Table 4. Performance comparisons on DocLayNet testing set (in %). The results of Mask R-CNN, Faster R-CNN, and YOLOv5 are obtained from [36].

Table 5. Performance comparisons on PubLayNet validation set (in %). Vision and Text stands for using visual and textual features, respectively.

Fig. 4.

Qualitative results of our approach: DocLayNet (Left); PubLayNet (Right).

4.4 Comparisons with Prior Arts

DocLayNet. We compare our approach with other most competitive methods, including Mask R-CNN, Faster R-CNN, YOLOv5, and DINO on DocLayNet. As shown in Table 4, our approach outperforms the closest method YOLOv5 substantially by improving mAP from 76.8% to 81.0%. Considering that DocLayNet is an extremely challenging dataset that covers a variety of document scenarios and contains a large number of text regions with fine-grained logical roles, the superior performance achieved by our proposed approach can demonstrate the advantage of our approach.
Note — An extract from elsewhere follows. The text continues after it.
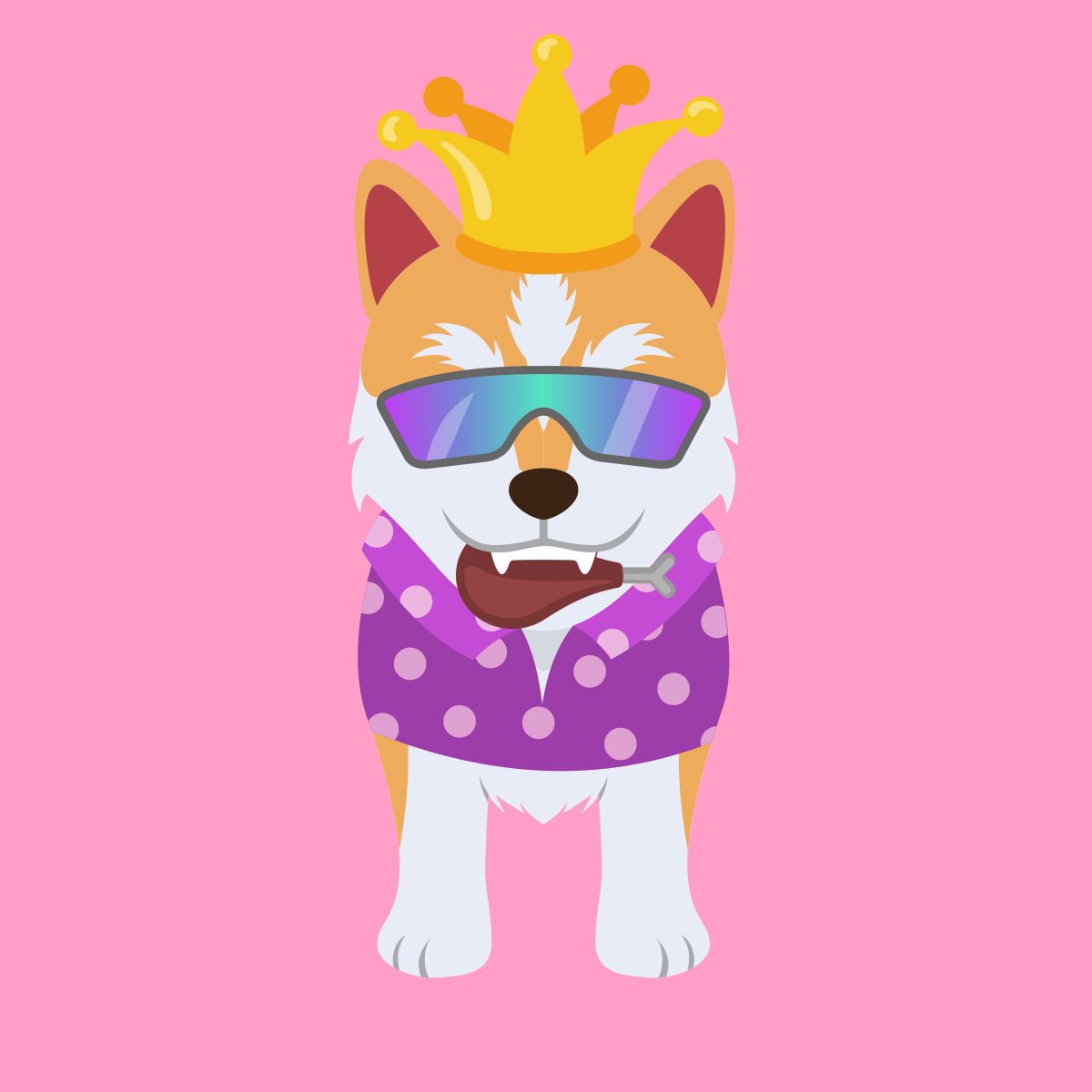 Pet Frens NFT Minting Soon tweet media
PubLayNet. We compare our approach with several state-of-the-art vision-based and multi-modal methods on PubLayNet. Experimental results are presented in Table 5. We can see that our approach outperforms all these methods no matter whether textual features are used in our bottom-up text region detection model or not.
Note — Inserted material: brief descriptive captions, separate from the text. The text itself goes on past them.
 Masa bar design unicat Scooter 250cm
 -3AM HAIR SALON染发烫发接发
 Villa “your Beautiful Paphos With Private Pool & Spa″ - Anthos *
Qualitative Results. The state-of-the-art performance achieved on these two datasets demonstrates the effectiveness and robustness of our approach. Furthermore, our approach provides a new capability of outputting the reading order of text-lines in each text region. Some qualitative results are depicted in Fig. 4.

5 Summary

In this paper, we propose a new hybrid document layout analysis approach, which consists of a new DINO based graphical page object detection model to detect tables, figures, and formulas in a top-down manner and a new bottom-up text region detection model to group text-lines located outside graphical page objects into text regions according to reading order and recognize the logical role of each text region by using both visual and textual features. The state-of-the-art results obtained on DocLayNet and PubLayNet demonstrate the effectiveness and superiority of our approach. Furthermore, in addition to bounding boxes, our approach can also output the reading order of text-lines in each text region directly, which is crucial to various downstream tasks such as translation and information extraction. In future work, we will explore how to use a unified model to solve various physical and logical layout analysis tasks, including page object detection, inter-object relation prediction, list parsing, table of contents generation, and so on.